Will gaming change humanity as we know it

The advent of gaming, especially computer gaming, marks a fundamental break in human affairs. Gaming is profoundly transforming two central aspects of the modern world: culture and regulation. There will be no turning back.
When it comes to culture, the West has been in a dialogue with itself for centuries, indeed millennia, stretching at least as far back as the Bible and the ancient Greeks. Literature, music, cinema and the visual arts provide a common body of knowledge that intellectual elites are expected to be conversant with. Knowing one part of that canon usually helps you master the other parts; Verdi drew upon Shakespeare, who influenced Orson Welles, and so on. Culture has never been about self-contained worlds. Quite the contrary.
Games break that continuity. Typically a game is a closed system that requires a lot of time and attention to achieve mastery, thereby encouraging specialized consumption. It is easy to become a world-class performer in a game without knowing much about the broader culture. By the same token, most of today’s cultural experts know very little about gaming, and they get on just fine. The worlds of culture and gaming are largely separate.
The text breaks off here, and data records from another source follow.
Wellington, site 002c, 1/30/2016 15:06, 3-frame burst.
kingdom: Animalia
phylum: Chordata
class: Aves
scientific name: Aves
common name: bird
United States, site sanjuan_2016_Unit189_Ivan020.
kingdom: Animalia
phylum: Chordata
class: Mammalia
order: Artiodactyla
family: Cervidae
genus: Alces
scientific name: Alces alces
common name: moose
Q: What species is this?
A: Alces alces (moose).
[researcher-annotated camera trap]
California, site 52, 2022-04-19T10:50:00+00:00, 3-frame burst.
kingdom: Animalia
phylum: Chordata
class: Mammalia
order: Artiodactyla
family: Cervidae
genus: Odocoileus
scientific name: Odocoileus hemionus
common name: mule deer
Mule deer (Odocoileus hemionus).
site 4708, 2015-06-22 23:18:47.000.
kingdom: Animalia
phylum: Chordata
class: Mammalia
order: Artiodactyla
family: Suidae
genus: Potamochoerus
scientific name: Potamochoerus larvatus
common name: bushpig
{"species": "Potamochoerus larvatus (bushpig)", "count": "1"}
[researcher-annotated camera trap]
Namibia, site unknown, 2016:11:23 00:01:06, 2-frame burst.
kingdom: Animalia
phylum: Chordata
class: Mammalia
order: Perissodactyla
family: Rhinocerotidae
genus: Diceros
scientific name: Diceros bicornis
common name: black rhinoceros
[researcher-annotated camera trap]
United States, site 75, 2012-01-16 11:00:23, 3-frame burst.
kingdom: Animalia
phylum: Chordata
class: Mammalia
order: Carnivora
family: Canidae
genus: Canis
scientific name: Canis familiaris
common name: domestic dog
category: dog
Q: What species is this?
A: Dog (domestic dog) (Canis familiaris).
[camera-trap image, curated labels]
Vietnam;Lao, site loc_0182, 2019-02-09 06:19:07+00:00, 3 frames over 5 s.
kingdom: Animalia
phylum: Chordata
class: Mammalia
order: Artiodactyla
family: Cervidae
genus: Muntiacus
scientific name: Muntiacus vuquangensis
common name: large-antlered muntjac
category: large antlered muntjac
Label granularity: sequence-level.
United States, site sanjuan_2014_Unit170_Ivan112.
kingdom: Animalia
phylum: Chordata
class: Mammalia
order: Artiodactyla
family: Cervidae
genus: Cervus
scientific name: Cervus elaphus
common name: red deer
This is not a criticism of gaming, which has enriched many millions of lives. It is simply to note that the mix of digitisation and immersion — combined with the closed, world-building, proprietary structure of the gaming enterprise — has created something new. Games very often use interesting music and visual effects, and in this sense they are cultural objects. But the fundamental appeal of gaming has more to do with performance and focus. Gaming is more like participating in an event than watching an event.
And make no mistake about it: As an avocation, gaming is winning out. The gaming sector produces about $179 billion in worldwide revenue, larger than that for global movies and North American sports combined. Gaming increased during the pandemic and has emerged robust. Other cultural products, so to speak, seem to be on the wane. Are there many books today that get the attention and discussion that, say, the Harry Potter series did at the turn of the century?